What looks like random behavior turns out to be the AI taking full advantage of a bug nobody knew existed in Q*bert.
In the days before patching games after launch was a thing, if a new game contained a bug it didn’t get fixed, or at least not until the next batch of cartridges were manufactured. Some of those bugs turned out to double as a way of cheating, and an AI trained to play Atari games just discovered a new cheat-friendly bug in Q*bert.
As Techspot explains, a team of researchers at the University of Freibeurg in Germany were using the Gym toolkit to train and test an artificial intelligence playing the classic action puzzle game Q*bert on Atari. This was a game originally released in the arcades in 1982 and then on the Atari 2600 first in 1983, so there’s been plenty of time to discover all the bugs and cheats contained in the game. One was missed, though.

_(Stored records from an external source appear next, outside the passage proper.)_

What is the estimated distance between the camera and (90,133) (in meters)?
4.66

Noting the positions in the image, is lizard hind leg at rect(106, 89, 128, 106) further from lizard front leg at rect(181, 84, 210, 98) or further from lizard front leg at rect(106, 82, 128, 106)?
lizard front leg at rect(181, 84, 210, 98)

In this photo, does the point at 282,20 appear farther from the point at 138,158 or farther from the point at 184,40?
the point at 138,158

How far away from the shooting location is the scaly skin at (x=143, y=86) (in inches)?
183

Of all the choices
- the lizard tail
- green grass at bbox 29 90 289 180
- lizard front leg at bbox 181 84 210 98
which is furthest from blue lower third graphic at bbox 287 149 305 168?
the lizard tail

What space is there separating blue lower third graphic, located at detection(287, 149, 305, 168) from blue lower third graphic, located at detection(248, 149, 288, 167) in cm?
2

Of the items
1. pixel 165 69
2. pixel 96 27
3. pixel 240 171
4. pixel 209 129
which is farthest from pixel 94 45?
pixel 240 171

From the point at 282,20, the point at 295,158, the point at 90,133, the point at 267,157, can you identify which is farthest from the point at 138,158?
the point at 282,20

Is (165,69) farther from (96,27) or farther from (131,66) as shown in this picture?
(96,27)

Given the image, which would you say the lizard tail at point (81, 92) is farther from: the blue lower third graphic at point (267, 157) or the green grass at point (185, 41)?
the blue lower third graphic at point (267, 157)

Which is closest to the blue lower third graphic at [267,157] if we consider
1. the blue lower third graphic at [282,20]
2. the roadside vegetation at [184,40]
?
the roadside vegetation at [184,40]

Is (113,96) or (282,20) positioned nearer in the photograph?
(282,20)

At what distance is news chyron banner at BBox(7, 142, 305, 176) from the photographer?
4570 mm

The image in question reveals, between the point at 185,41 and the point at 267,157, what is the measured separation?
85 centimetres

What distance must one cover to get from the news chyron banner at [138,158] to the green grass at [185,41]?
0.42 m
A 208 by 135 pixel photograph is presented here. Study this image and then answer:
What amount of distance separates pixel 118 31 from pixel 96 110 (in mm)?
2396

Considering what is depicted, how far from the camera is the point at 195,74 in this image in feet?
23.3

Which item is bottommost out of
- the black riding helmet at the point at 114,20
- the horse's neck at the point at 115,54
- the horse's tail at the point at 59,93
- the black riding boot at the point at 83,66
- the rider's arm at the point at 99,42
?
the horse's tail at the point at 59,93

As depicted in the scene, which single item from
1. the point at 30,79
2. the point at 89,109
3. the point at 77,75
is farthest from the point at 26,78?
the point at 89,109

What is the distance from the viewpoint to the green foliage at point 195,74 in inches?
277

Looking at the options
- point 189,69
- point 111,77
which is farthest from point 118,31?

As the video above shows, at the 20 second mark the AI completes the first level of the game and then seems to randomly start jumping around. It isn’t until you look to the top of the screen and see the score that you realize this isn’t random behavior. The researchers believe the AI discovered a new bug in the game and worked out it could exploit it to drastically increase its score.
The researchers haven’t worked out yet how the AI managed to do this. One of the original creators of Q*bert for the arcade version, Warren Davis, commented on Twitter that this bug “doesn’t look right,” suggesting it may be exclusive to the Atari 2600 version.
The AI uses machine learning to train and play different games. In this case an Evolution Strategy algorithm was used, which allowed the AI to train and start using novel strategies to beat the game in just five hours. What wasn’t expected was one of those novel strategies discovering a new cheat in a 35-year-old game.